Students who are new to Montessori daycare need a little extra help to adjust, but fortunately, the transition to Montessori work happens pretty quickly.
Maria Montessori designed her materials to accommodate children starting in toddlerhood. Kids who start their education as infants in a Montessori daycare don’t know any different. But what about the children who transition to Montessori daycare from public school or another type of program? These kids are going to need to unlearn some of the ways of their old school when they enter Montessori.
New and Unfamiliar Parts of Montessori Work
As a guide, consider the parts of Montessori that might stand out as new or different to a child transferring in. What parts of traditional education might they expect, and how will they feel when they do not find these elements?
Kids in traditional learning institutions are usually accustomed to:
- Teacher-directed activities
- Whole class tasks
- Asking permission for many things
Certain aspects of Montessori that may cause confusion include:
- The three-hour work period, particularly the element of choice
- Needing to wait for one’s turn, for as long as another student is busy with a material
- Increased independence, such as preparing and serving oneself a snack.
A child who first enters Montessori, after having experiences elsewhere, may wait for the teacher to tell her what to work on. She may become confused without explicit instruction and even freeze up.
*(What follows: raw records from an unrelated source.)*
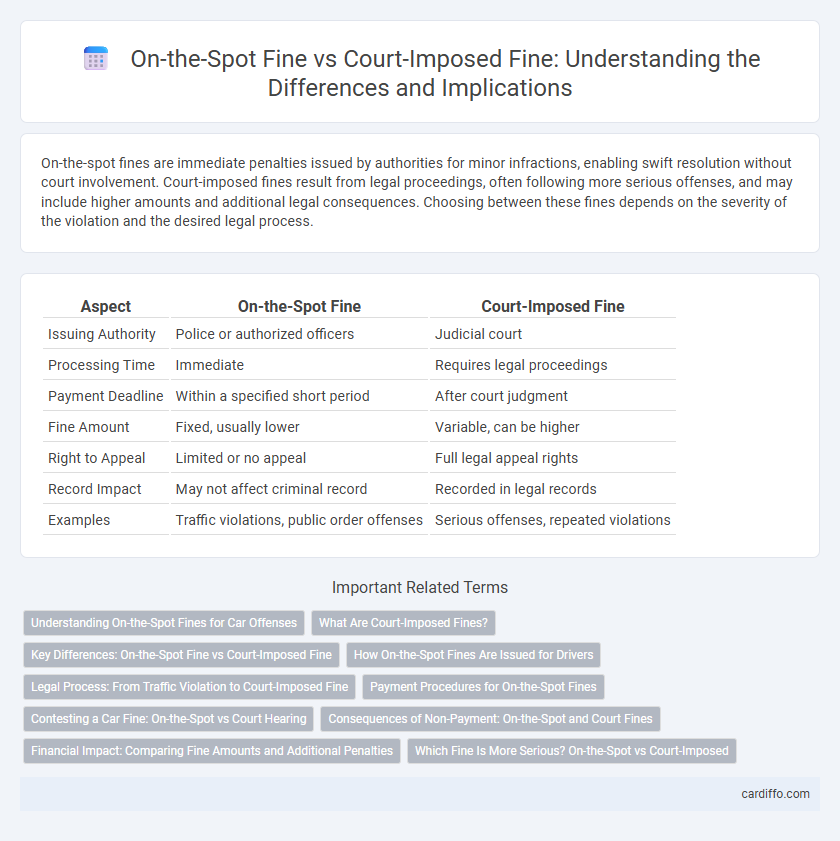 On-the-Spot Fine vs Court-Imposed Fine: Understanding the Differences and Implications

On-the-spot fines are immediate penalties issued by authorities for minor infractions, enabling swift resolution without court involvement. Court-imposed fines result from legal proceedings, often following more serious offenses, and may include higher amounts and additional legal consequences. Choosing between these fines depends on the severity of the violation and the desired legal process.

| Aspect | On-the-Spot Fine | Court-Imposed Fine |
|---|---|---|
| Issuing Authority | Police or authorized officers | Judicial court |
| Processing Time | Immediate | Requires legal proceedings |
| Payment Deadline | Within a specified short period | After court judgment |
| Fine Amount | Fixed, usually lower | Variable, can be higher |
| Right to Appeal | Limited or no appeal | Full legal appeal rights |
| Record Impact | May not affect criminal record | Recorded in legal records |
| Examples | Traffic violations, public order offenses | Serious offenses, repeated violations |

Important Related Terms

Understanding On-the-Spot Fines for Car Offenses
What Are Court-Imposed Fines?
Key Differences: On-the-Spot Fine vs Court-Imposed Fine
How On-the-Spot Fines Are Issued for Drivers
Legal Process: From Traffic Violation to Court-Imposed Fine
Payment Procedures for On-the-Spot Fines
Contesting a Car Fine: On-the-Spot vs Court Hearing
Consequences of Non-Payment: On-the-Spot and Court Fines
Financial Impact: Comparing Fine Amounts and Additional Penalties
Which Fine Is More Serious? On-the-Spot vs Court-Imposed

cardiffo.com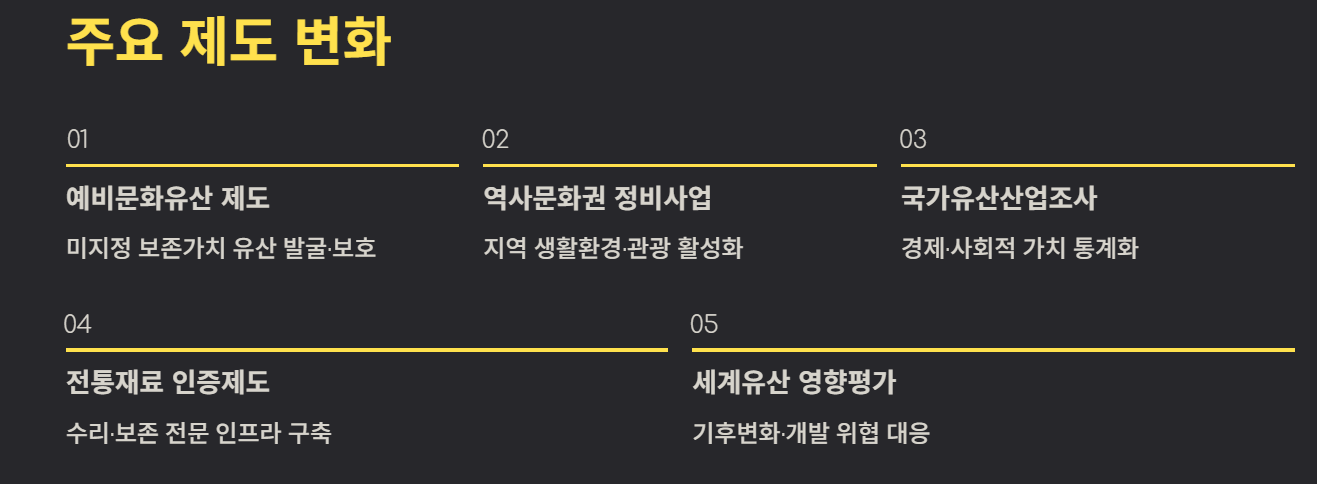 주요 제도 변화

01

예비문화유산 제도

미지정 보존가치 유산 발굴·보호

02

역사문화권 정비사업

지역 생활환경·관광 활성화

03

국가유산산업조사

경제·사회적 가치 통계화

04

전통재료 인증제도

수리·보존 전문 인프라 구축

05

세계유산 영향평가

기후변화·개발 위협 대응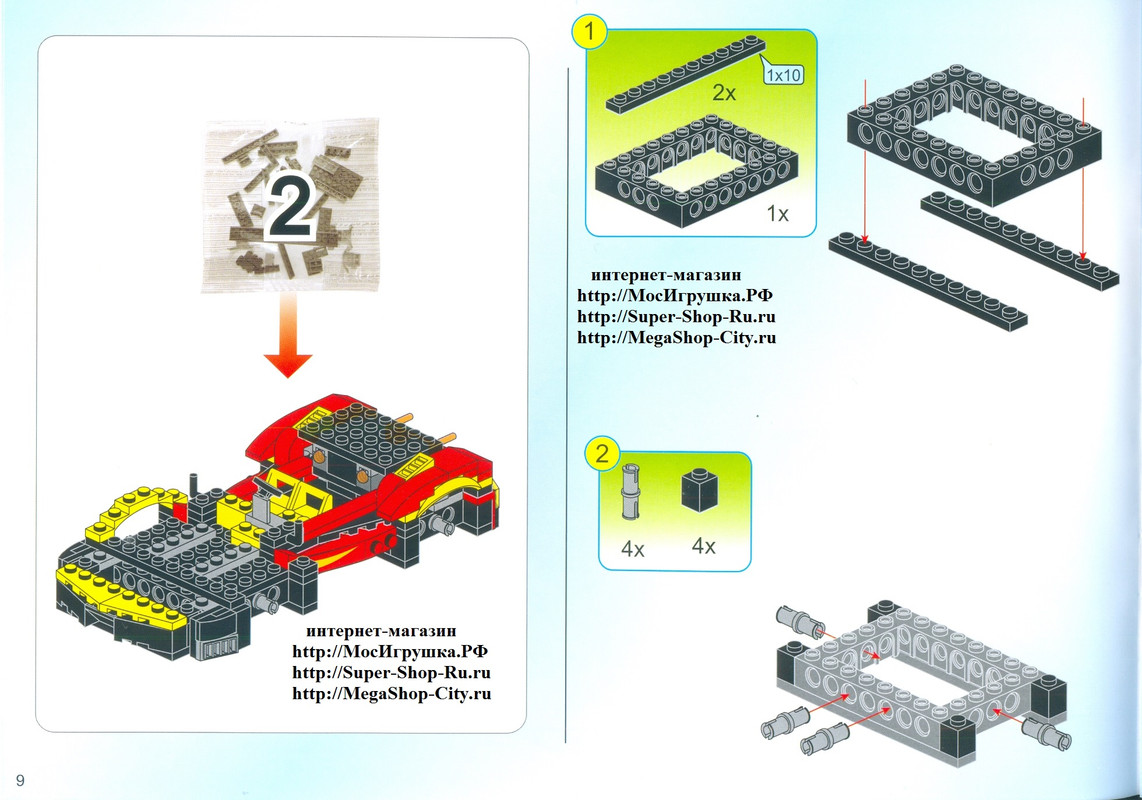 2

интернет-магазин
http://МосИгрушка.РФ
http://Super-Shop-Ru.ru
http://MegaShop-City.ru

9

1

1x10

2x

1x

интернет-магазин
http://МосИгрушка.РФ
http://Super-Shop-Ru.ru
http://MegaShop-City.ru

2

4x

4x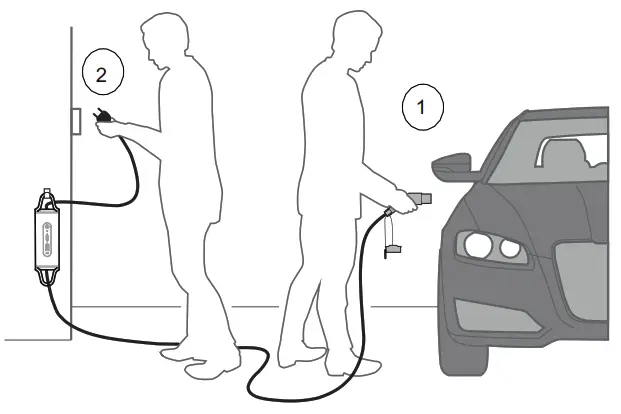 2

1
Open-Ended Materials as a Transition to Montessori Work
At the beginning of a new school year, guides should prepare two or three simple stations to help begin the transition. For example, plain wooden blocks, playdough, and a play kitchen with realistic-looking pots and pans. Other options include chalk, animal figurines, or a train set.
It’s a little too abrupt to start right into Montessori. Consider the fact that you would need to present several works before you could let your students go freely choose. A child who is new to Montessori needs to learn the process of the work period first. Meanwhile, he can slowly build up his repertoire of how to use the materials in the way Dr. Montessori intended.
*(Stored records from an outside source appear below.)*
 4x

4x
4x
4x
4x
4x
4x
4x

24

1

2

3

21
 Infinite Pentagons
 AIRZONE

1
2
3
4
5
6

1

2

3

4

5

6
Focus on helping kids understand that every material has a home. We are careful with them and we put them back neatly in place when we finish. Also, really emphasize the role of choice. New students need to adjust to choosing what to do and how long to do it for. At the start, you might need to prompt a child to change activities when he appears restless.
Introducing Montessori Work
As soon as possible, begin introducing the materials to your new students. Present them with exactness, and invest a bit of time into making sure the children work with precision and care. Mix in some grace and courtesy lessons early on, focusing specifically on the care of classroom books and materials.
Allow children to work with the materials as soon as they master their use. Gradually remove the open-ended materials you started with as you build up enough purposeful work to replace them.
Normalization in the Montessori Classroom
Normalization is the process by which children develop the skills needed to thrive happily in the Montessori classroom. Dr. Montessori teaches that children will focus with ease, for long periods of time, when the conditions are right. The materials they can access need to be at just the right level of challenge to engage them. Their environment must be one conducive to concentration, and they should not be interrupted.
Normalization happens much more quickly than you might expect. Children are quite adaptable and eager to learn. The guide must set the scene so that they can, and they will.